July 26, 2023

Productivity

It is a word that managers (are supposed to) fret over almost 100% of their time. Increasing productivity might be a goal, but advanced capitalist countries' capacity use and poor economic analysis harm the ability to make headway.

Most advanced capitalist countries (advanced in "age", not wisdom), are lagging in their productivity growth since 2009.

Most MBA graduates think that "productivity" is about getting more out of "workers" by trying to get them to work smarter, faster, or more efficiently. They are not strictly wrong here, productivity is about doing those things, but the focus is all wrong. You can improve productivity by speeding up the line, but that is not how general productivity increases.

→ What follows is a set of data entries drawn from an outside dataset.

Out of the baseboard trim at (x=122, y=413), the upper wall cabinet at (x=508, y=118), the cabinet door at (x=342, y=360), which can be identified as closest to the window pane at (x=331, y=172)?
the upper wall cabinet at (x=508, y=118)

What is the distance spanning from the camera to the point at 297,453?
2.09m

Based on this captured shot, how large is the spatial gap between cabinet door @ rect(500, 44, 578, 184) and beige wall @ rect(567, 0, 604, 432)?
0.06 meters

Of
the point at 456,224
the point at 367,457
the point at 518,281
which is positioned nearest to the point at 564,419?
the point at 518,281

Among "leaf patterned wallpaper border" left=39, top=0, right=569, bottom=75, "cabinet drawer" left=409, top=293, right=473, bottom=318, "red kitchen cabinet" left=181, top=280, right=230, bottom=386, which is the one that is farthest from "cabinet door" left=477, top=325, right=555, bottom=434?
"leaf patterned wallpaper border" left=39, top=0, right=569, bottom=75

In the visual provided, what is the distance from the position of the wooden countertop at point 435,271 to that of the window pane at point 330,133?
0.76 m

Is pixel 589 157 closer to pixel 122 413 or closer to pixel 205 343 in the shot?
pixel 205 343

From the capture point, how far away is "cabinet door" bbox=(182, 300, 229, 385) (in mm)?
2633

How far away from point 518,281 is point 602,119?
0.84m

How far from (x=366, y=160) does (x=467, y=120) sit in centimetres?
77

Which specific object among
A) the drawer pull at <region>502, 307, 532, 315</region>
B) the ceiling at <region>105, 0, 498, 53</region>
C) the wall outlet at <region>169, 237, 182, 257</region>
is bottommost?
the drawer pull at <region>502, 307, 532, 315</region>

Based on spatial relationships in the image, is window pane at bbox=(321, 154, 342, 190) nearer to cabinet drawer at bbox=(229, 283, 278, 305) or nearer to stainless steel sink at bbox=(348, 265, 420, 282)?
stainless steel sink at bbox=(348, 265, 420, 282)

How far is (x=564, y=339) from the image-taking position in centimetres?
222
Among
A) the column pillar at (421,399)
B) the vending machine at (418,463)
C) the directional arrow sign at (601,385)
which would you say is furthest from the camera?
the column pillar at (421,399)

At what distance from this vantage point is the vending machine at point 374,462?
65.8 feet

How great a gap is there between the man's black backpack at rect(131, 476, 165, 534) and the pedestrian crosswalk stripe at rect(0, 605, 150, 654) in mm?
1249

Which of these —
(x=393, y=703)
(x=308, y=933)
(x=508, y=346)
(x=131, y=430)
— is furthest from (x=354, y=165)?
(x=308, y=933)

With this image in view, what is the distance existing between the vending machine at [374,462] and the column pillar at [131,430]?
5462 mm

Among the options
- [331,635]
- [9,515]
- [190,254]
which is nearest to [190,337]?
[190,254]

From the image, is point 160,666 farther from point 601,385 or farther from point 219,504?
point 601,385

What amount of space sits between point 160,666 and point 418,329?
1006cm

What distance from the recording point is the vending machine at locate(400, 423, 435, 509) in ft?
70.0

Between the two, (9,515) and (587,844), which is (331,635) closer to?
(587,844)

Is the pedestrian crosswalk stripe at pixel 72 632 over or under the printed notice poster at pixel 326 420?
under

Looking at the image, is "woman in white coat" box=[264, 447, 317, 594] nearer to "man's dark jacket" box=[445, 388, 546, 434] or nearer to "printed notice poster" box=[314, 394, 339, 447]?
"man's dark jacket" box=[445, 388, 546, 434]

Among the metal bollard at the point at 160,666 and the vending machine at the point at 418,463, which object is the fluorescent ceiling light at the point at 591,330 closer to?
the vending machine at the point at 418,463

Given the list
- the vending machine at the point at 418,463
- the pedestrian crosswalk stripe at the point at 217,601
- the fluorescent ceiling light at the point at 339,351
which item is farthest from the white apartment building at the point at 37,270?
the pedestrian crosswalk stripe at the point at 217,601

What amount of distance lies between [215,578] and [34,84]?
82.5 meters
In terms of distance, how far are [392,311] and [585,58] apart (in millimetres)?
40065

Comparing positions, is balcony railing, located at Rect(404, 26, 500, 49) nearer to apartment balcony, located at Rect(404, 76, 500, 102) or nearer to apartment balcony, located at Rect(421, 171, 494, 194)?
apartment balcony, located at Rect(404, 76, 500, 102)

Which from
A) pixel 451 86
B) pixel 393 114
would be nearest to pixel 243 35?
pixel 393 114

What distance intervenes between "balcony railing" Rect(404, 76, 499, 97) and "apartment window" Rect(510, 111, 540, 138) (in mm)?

Productivity is a product of investment in new technology and replacing workers with machines. There are, as one might guess, many different barriers under capitalism to increasing productivity—beyond the fact that sometimes the machine you want does not exist yet.

Capital is about making profits. Maximizing profits is the goal, of course. But, when it comes to calculations about investments in automation and replacing workers with machines, it is a difficult and risky proposition. In many cases in advanced manufacturing, the answer is affected by this risk. While investment and implementation of new technology may increase productivity and boost profits, the long-term costs of those technologies such as fixed investments not being used fully, debt repayment costs, and repair time can drag the profits back down.

If you are a well established, highly mechanized company competing with other very large companies, investment in new upgrades may not be worth it.

This is the place that the UK, Canada, and the USA are in. Unfortunately, productivity is the main driver of profit growth since capital has been beating labour for the spoils of productivity growth for a long time.

What does this mean? It means that we have not seen the end of fad-driven management practices and intense pressure on workers to speed-up their lines. But, it also means that there is an intense pressure to implement "AI" in attempts to replace workers—even if quality is reduced.

AI's promises here (or rather the promises of companies selling AI) cannot be overstated. People laugh at language models being "not great", but they do not have to be great to affect jobs. They just have to be good enough to be implemented in the work environment.

The best defense of the working class against this shift two pronged. We need higher wages along with regulation limiting the misapplication of the technology. If we get one without the other, there will be job losses in advanced capitalist countries.

Why do we have to keep reminding people this? Because many on the left are confused about the implementation of technology in the workplace. Either they oppose it or they do not think it is such a big deal as "there are jobs created elsewhere in the economy". This is true, but this is hardly a salve for the worker who has been replaced. Especially when we do nothing for that worker other than suggest they get "retrained".

/brief/img/Screenshot 2023-07-26 at 08-12-21 Why productivity is so weak at UK companies.png

/brief/img/Screenshot 2023-07-26 at 08-12-27 Why productivity is so weak at UK companies.png

Oil

Offshore drilling is going to make a revival soon. Especially with all the cash that is piling-up at oil companies.

/brief/img/Screenshot 2023-07-26 at 07-42-19 Warren Buffett Lifts Fossil Fuel Bets.png

There is no better place to invest right now—if only care about shareholder profits.

For all the talk of the inability to withstand carbon pricing, divestment campaigns, and ESG-driven investment programs, oil and gas capital is just fine. Warren Buffet is one of the largest investors in oil and gas and he constantly thanks divestment and ESG campaigns for keeping the price of oil investments low and, subsequently, their ratio to cash returns very high.

Oil demand continues to be sky high.

Global oil demand is projected to climb by 2.2 mb/d in 2023 to reach 102.1 mb/d, a new record. However, persistent macroeconomic headwinds, apparent in a deepening manufacturing slump, have led us to revise our 2023 growth estimate lower for the first time this year, by 220 kb/d. Buoyed by surging petrochemical use, China will account for 70% of global gains, while OECD consumption remains anaemic. Growth will slow to 1.1 mb/d in 2024. (OMR-IEA)

The only place that we are seeing oil demand coming under pressure is from higher interest rates' broader effect on production. Which tells you something about the nature of our policy on carbon emissions.